La Clau
Il y a 10 ans, Perpignan manifestait contre la région Septimanie

Le compte à rebours vers la fondation de la nouvelle région Languedoc-Roussillon / Midi-Pyrénées, au 1er janvier 2016, suscite des débats. Le recentrage des compétences régionales à Toulouse inquiète Montpellier, malgré un pacte noué en décembre 2014 à Collioure par les actuels présidents Damien Alary et Martin Malvy. L’indifférence populaire et citoyenne prédomine autour de ce sujet, mais la dénomination du futur périmètre intéresse. Le sondage produit en septembre par la Dépêche du Midi, dans les 13 départements concernés, a été relativement boudé ailleurs, mais a largement interpellé le Pays Catalan, qui lui a fourni la moitié des participants. Il en ressort que le nom «Occitanie» est le premier souhaité, à 23%, suivi d’«Occitanie-Pays Catalan» à 20%. La question du nom, qui ne saurait résumer les futures stratégies régionales, reste importante, car l’identification à l’extérieur, notamment à l’international, devient nécessaire à chacune des 150 régions européennes.

«Sud de France» ne plaît pas

Les suggestions «Sud de France» et «Septimanie», contenue parmi l’éventail de noms proposé par la Dépêche du Midi, restent minoritaires ou très minoritaires selon les départements. La première a succédé à la seconde dans la stratégie développée par la région Languedoc-Roussillon, sous le premier mandat de Georges Frêche. La tentative de «Septimanie», parce qu’elle englobe les Pyrénées-Orientales dans un ensemble inconnu, a jeté 8000 personnes dans la rue, à Perpignan le 8 octobre 2005. Il y a tout juste 10 ans, une clameur citoyenne s’élevait contre la dilution, mais sans proposition alternative et sans véritable suite coordonnée. Depuis début 2015, le collectif SEM (nous sommes) propose un statut territorial spécifiquement pour les Pyrénées-Orientales, conçues comme Catalogne du Nord. Plutôt marqué à gauche et principalement catalaniste, ce groupe rejoint en cela la formation souverainiste française Debout la France. Celle-ci, marquée à,droite, défend un statut de «Collectivité territoriale renforcée» apte à «soutenir un «projet d’avenir dans l’intérêt général». Cette Collectivité Territoriale Unique, dotée des compétences du Département et de la Région, est également le projet, depuis 1993, du parti Unitat Catalana, représenté à la mairie de Perpignan.

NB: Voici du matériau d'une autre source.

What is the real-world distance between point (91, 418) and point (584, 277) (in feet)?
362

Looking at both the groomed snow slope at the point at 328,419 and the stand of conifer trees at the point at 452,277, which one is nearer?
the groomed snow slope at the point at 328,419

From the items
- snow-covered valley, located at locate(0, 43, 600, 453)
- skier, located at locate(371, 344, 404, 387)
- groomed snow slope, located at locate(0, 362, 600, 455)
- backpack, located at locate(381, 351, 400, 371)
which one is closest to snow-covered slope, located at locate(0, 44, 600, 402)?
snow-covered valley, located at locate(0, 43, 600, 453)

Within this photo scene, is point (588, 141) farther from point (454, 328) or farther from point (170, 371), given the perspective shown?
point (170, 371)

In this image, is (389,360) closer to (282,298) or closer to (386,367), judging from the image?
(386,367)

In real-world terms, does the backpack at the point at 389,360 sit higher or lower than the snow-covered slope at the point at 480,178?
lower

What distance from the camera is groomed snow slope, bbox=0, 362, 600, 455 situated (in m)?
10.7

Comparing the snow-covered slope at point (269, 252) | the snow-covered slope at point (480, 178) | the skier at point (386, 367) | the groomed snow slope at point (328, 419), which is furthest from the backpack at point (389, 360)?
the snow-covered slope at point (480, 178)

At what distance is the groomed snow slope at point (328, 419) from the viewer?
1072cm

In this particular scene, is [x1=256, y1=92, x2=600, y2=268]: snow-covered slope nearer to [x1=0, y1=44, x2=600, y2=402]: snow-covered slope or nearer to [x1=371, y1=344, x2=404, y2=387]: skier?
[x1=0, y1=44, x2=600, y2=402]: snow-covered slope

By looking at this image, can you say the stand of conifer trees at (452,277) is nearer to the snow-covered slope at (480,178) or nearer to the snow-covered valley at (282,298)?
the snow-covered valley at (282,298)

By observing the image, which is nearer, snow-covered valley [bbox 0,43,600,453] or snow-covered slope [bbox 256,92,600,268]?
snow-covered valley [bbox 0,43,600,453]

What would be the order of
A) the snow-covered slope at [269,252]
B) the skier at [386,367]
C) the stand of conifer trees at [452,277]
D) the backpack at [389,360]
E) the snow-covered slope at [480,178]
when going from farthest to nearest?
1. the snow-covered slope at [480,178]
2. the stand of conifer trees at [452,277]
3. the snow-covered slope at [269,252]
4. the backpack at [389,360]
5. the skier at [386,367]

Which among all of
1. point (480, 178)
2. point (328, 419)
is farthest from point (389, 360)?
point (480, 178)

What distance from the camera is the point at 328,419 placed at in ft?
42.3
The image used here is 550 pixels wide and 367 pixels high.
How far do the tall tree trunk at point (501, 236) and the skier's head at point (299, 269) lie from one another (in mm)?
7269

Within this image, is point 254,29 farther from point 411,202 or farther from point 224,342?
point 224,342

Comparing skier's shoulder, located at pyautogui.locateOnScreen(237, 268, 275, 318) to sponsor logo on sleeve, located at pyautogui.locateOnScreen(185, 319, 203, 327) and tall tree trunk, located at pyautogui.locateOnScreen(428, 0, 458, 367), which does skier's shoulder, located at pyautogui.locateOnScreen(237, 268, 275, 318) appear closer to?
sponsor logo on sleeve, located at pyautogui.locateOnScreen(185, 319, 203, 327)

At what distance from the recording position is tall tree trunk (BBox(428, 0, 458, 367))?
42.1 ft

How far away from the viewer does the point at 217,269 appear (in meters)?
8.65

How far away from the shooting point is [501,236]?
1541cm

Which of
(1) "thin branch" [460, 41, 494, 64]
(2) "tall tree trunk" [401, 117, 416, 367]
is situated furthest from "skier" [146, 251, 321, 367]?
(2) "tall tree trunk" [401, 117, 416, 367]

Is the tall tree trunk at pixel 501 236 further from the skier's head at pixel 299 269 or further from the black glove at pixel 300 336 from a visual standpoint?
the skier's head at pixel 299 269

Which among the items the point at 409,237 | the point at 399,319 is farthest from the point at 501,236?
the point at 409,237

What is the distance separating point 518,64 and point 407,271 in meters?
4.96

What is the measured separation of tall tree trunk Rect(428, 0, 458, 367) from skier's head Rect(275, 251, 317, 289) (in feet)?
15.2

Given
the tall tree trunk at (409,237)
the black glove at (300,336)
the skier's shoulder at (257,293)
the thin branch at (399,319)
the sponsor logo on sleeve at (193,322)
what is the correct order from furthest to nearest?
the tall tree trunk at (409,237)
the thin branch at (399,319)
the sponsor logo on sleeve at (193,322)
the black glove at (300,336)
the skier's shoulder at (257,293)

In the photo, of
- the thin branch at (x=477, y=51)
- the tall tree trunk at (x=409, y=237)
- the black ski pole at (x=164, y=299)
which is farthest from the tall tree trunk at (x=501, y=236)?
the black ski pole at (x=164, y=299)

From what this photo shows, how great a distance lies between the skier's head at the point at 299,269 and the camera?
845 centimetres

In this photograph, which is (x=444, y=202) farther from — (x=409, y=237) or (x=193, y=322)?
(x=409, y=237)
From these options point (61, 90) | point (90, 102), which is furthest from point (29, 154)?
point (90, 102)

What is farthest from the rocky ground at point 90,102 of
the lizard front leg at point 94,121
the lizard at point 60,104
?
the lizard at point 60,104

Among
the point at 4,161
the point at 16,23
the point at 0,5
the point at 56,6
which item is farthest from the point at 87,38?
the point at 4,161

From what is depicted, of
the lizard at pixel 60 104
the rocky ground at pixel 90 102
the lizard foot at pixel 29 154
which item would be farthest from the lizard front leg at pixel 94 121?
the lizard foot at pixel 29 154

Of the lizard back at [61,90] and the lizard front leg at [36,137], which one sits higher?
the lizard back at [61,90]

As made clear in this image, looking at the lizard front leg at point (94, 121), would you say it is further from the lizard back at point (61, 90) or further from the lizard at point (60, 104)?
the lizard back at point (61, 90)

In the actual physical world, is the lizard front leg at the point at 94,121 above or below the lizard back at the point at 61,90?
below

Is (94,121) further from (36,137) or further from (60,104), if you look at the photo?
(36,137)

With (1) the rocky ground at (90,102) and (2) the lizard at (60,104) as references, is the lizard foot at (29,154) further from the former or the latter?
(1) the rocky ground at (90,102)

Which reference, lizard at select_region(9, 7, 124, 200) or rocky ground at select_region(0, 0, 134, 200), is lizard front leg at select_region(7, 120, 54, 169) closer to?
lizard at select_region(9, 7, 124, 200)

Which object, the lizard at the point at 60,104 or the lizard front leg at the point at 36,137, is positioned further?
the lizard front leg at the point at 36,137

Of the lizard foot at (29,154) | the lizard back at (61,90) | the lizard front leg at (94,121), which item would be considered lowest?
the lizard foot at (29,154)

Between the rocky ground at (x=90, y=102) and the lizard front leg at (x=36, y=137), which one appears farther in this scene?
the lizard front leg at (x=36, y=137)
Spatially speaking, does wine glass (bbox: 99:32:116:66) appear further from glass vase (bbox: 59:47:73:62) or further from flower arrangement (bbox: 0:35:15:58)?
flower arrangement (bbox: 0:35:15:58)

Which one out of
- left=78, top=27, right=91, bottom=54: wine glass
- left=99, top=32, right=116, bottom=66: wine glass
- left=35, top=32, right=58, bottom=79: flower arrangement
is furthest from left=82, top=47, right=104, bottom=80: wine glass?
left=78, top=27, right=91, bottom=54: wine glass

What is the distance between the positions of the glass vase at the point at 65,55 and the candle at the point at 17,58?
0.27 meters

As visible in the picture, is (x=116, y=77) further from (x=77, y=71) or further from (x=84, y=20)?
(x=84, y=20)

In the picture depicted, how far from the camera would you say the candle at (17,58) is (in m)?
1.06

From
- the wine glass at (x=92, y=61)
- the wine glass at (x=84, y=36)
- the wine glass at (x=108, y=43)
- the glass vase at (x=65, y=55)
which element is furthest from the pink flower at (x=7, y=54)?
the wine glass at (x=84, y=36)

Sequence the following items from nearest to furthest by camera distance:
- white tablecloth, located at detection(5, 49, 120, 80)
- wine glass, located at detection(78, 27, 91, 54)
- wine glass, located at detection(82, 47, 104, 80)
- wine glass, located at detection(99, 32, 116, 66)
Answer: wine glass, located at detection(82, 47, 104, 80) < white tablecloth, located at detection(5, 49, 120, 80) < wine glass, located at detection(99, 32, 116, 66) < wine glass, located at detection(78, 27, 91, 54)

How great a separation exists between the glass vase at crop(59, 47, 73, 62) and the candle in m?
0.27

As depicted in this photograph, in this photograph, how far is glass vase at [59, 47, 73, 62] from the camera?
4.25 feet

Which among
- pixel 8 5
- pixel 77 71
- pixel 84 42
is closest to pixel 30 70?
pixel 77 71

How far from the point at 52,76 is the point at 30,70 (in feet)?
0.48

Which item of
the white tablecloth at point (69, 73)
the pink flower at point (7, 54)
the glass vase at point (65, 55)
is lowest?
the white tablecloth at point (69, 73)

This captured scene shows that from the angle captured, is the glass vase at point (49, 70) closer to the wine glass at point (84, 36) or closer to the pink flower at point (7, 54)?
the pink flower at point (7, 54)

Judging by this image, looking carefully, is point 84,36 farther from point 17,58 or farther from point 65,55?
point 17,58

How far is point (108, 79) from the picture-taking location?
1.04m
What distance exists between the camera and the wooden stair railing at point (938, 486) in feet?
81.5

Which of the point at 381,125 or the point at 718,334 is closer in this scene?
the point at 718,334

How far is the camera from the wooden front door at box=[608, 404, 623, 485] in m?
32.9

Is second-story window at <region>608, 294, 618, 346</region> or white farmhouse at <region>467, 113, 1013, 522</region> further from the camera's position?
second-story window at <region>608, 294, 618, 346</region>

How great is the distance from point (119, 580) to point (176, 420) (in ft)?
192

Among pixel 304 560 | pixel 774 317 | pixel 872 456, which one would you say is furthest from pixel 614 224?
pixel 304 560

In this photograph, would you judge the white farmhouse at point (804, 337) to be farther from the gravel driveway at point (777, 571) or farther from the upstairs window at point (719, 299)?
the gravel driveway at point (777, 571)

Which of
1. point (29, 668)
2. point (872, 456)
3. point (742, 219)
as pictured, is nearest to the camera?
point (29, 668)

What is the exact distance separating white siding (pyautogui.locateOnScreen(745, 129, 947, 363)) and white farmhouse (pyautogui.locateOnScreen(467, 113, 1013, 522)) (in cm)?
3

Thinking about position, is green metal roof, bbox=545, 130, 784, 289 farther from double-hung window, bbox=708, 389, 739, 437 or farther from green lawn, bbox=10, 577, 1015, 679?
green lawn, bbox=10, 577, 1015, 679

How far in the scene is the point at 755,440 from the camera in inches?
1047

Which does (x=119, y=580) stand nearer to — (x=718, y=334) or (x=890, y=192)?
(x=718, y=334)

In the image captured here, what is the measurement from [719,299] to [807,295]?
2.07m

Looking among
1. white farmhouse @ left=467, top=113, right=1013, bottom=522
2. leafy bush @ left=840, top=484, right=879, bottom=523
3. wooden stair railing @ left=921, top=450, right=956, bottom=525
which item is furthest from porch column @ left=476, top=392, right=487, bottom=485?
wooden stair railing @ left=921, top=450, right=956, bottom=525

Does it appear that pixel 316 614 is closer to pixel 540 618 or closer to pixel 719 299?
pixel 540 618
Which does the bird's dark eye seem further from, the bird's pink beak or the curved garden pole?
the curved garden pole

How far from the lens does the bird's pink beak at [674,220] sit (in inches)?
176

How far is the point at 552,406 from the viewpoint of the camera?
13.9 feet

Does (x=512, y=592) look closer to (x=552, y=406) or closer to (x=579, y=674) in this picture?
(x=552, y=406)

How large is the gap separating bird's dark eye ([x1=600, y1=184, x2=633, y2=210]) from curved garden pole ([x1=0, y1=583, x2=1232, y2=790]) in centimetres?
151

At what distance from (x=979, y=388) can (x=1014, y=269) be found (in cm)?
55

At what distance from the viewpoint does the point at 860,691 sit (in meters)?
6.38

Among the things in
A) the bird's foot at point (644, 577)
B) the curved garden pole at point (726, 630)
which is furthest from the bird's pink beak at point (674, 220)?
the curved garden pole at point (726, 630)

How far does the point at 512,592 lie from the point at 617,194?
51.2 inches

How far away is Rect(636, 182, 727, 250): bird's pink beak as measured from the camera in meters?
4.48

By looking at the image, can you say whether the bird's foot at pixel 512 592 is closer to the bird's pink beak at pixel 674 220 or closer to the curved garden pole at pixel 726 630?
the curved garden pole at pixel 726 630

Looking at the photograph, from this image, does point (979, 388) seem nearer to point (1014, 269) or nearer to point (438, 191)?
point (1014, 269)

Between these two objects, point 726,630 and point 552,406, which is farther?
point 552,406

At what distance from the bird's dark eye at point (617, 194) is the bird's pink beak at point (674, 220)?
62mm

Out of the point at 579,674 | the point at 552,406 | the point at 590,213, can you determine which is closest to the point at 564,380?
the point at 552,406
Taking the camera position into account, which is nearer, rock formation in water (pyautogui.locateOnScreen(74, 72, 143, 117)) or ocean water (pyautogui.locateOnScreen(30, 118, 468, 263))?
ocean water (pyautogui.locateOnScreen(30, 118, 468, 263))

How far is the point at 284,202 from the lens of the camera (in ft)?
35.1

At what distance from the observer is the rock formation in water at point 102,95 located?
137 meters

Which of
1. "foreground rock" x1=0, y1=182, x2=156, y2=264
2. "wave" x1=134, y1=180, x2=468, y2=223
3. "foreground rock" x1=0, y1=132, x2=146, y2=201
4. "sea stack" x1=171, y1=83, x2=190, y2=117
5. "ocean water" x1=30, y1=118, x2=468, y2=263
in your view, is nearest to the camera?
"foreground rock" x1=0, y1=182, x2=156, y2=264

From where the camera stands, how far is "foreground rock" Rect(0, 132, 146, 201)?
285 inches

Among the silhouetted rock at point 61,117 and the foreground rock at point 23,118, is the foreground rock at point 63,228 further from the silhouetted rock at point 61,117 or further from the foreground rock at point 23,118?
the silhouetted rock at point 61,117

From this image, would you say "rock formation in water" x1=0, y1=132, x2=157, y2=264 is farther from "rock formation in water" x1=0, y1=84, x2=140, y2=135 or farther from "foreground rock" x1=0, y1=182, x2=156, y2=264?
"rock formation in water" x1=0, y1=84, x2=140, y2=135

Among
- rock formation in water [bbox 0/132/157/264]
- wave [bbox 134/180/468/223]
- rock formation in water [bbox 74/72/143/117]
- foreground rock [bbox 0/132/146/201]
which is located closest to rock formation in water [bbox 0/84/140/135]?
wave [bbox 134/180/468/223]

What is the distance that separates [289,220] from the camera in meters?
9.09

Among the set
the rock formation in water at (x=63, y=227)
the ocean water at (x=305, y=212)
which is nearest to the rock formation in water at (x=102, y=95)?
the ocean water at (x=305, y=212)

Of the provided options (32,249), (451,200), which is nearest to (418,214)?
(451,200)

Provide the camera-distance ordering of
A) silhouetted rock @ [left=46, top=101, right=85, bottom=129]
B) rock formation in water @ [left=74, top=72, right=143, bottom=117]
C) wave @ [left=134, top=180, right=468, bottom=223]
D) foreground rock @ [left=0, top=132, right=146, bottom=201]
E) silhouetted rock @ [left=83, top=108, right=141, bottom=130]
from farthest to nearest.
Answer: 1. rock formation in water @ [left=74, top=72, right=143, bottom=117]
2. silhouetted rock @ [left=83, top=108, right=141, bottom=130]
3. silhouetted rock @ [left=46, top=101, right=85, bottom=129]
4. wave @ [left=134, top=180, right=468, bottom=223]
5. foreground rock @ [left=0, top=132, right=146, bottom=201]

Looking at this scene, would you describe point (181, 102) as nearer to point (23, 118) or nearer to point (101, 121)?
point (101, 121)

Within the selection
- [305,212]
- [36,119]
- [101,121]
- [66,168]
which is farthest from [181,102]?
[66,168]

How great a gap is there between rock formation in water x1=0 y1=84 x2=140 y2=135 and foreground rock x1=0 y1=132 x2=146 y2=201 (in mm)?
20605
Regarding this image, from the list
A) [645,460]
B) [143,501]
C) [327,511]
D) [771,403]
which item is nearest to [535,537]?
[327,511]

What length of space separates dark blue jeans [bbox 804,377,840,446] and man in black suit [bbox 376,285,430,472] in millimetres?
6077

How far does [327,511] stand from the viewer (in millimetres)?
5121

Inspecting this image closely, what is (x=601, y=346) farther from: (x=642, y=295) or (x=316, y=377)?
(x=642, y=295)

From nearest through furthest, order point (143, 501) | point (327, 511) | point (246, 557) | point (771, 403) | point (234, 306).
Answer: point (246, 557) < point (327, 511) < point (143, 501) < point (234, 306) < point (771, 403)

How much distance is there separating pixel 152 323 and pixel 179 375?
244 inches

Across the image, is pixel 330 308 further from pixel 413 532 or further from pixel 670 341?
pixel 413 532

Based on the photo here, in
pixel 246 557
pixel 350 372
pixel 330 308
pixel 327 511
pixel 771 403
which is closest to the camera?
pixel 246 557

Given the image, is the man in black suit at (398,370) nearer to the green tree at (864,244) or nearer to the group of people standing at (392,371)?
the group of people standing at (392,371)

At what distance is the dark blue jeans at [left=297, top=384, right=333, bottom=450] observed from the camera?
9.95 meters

Pays Catalan, le caillou dans la chaussure

La question du nom est compliquée pour le ministère de l’Intérieur, seul dans sa décision, car les Pyrénées-Orientales sont le seul territoire non occitan et non languedocien parmi les 13 départements de la grande région. Malgré sa débâcle socio-culturelle qui l’a éloigné de la Catalogne du Sud, ce Pays Catalan voit ses signaux identitaires se développer très visiblement depuis les années 1990. Sans revendications politiques, des entreprises, services, collectivités publiques et associations en tous genres utilisent le drapeau catalan dans leurs chartes graphiques et dans leurs intitulés. Cette évolution est connue des cabinets décisionnaires, chargés de créer ou de choisir le meilleur nom global, la meilleure marque territoriale pour Languedoc-Roussillon / Midi-Pyrénées. Le ministère devra arrêter une position de consensus pour ne pas réveiller la grogne de la pièce catalane du puzzle, économiquement et politiquement faible, mais identitairement plus forte que les autres. En ne la représentant pas, il se risquerait, alors que la Catalogne du Sud tutoie l’indépendance, à rétablir l’habitude de regarder vers le Sud, plus que vers le Nord. 10 ans après, le mouvement anti-Septimanie reste la référence contemporaine d’une mobilisation douce mais déterminée, dans un territoire qui n’existe souvent que dans l’adversité.